WHAT YOU ARE ASKED TO DO: Resume the forum thread about the draft picks, starting right after its final post.

EXTRACTED TEXT:
* * *
I wasn't whining about it. I said I wasn't going to ban him. Just more exciting seeing it announced live vs. reading it. Ultimately not a big deal to me.


----------



## Jamel Irief

Adam said:


> Just a couple years ago you were there with us complaining about Dissonance posting tweets before David Stern spoke.
> 
> You aren't obligated to post with us "geeks." Go make a spoiler thread and post your twatter shit there.
> 
> #WeWarriors


Wasn't me, you fucking liar. I l didn't even know twatter spoilers was a thing.


----------



## R-Star

Adam said:


> I wanted Turner for Miami. Good pick for Indy.


Hibbert seems good as gone though, along with West.

Sad day for R-Star.


----------



## R-Star

Jamel Irief said:


> Wasn't me, you fucking liar.


I vividly remember you saying you didn't want picks spoiled a couple years back, bro. I remember because I agreed with you.


----------



## Sir Patchwork

OKC typically picks guys way outside the mock draft circuit predictions, but it's looking like Cameron Payne is the guy, like has been predicted for 6 weeks.


----------



## Jamel Irief

Basel said:


> I wasn't whining about it. I said I wasn't going to ban him. Just more exciting seeing it announced live vs. reading it. Ultimately not a big deal to me.


Good point. Adam Silver does have a captivating way of speaking.


----------



## Basel

I think Booker would be a good pick for OKC if he lands there.


----------



## Dissonance

Heh. I don't even remember posting them few yrs back.


----------



## Jamel Irief

R-Star said:


> I vividly remember you saying you didn't want picks spoiled a couple years back, bro. I remember because I agreed with you.


No you, don't. Finding out who is getting drafted 20 seconds before they get drafted isn't appealing to me but also doesnt ruin my day in any single way. If I found watching live draft picks exciting I would actually be watching the draft.


----------



## AG

I want Booker


----------



## Basel

Jamel Irief said:


> Good point. Adam Silver does have a captivating way of speaking.



More captivating than BS posting it. BS wasn't even posting in his unique way. That was disappointing.
* * *
DATASET CONTENT:
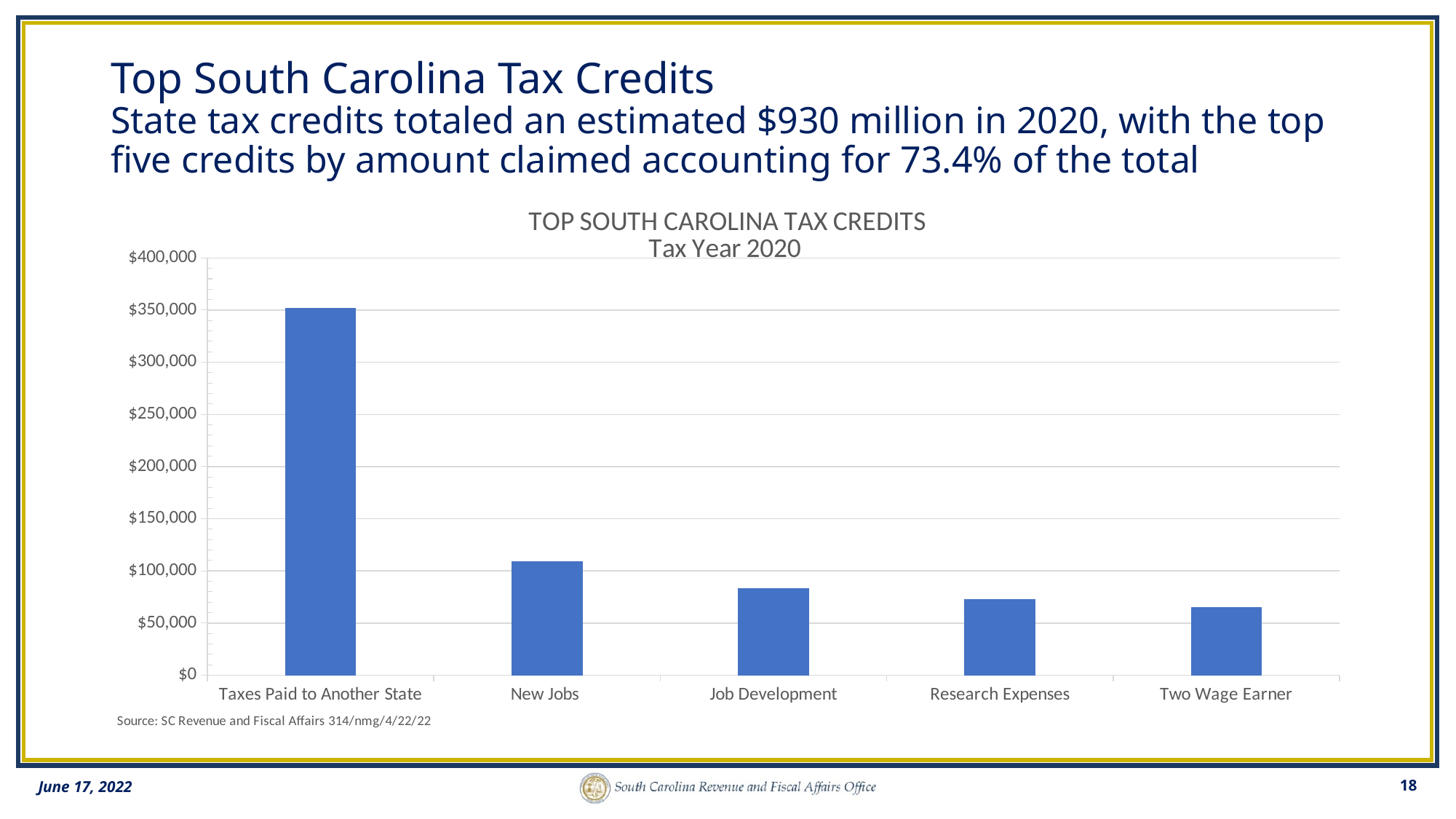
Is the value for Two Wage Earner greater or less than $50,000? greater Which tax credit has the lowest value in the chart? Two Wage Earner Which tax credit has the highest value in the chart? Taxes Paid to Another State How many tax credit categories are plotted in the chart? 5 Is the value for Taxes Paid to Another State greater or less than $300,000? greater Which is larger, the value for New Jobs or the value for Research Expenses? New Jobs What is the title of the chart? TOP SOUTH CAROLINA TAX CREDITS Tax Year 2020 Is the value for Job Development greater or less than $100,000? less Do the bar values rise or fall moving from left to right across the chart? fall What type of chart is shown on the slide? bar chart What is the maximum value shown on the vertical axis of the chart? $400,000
* * *
ANSWER SPACE:
----------



## Adam

Sir Patchwork said:


> OKC typically picks guys way outside the mock draft circuit predictions, but it's looking like Cameron Payne is the guy, like has been predicted for 6 weeks.


They love those project, a year or two away guys. Maybe Oubre?


----------



## Mrs. Thang

R-Star said:


> You're kidding right? Kaminski is going to be a fringe player in the NBA.


Now as in today, Kaminski is the best player. Tallest player in the draft, top 5 shooter, 2nd best post game, high basketball IQ. What's not to love?

I love Winslow to Miami as well. He's have been top 5 if the draft was held a week after the season ended. All these workouts make people forget which players are just better than other players. Stanley Johnson going higher than Winslow is a total embarrassment.

(Sorry, but I hate Myles Turner as wel. Did you watch him at all this year? He completely sucked.)


----------



## R-Star

Jamel Irief said:


> No you, don't. Finding out who is getting drafted 20 seconds before they get drafted isn't appealing to me but also doesnt ruin my day in any single way. If I found watching live draft picks exiting I would actually be watching the draft.


Yea skippy I do. Because you said it.


----------



## scdn

Sports are meant to be enjoyed live. What if someone tweeted the final score of a game before it was finished on TV?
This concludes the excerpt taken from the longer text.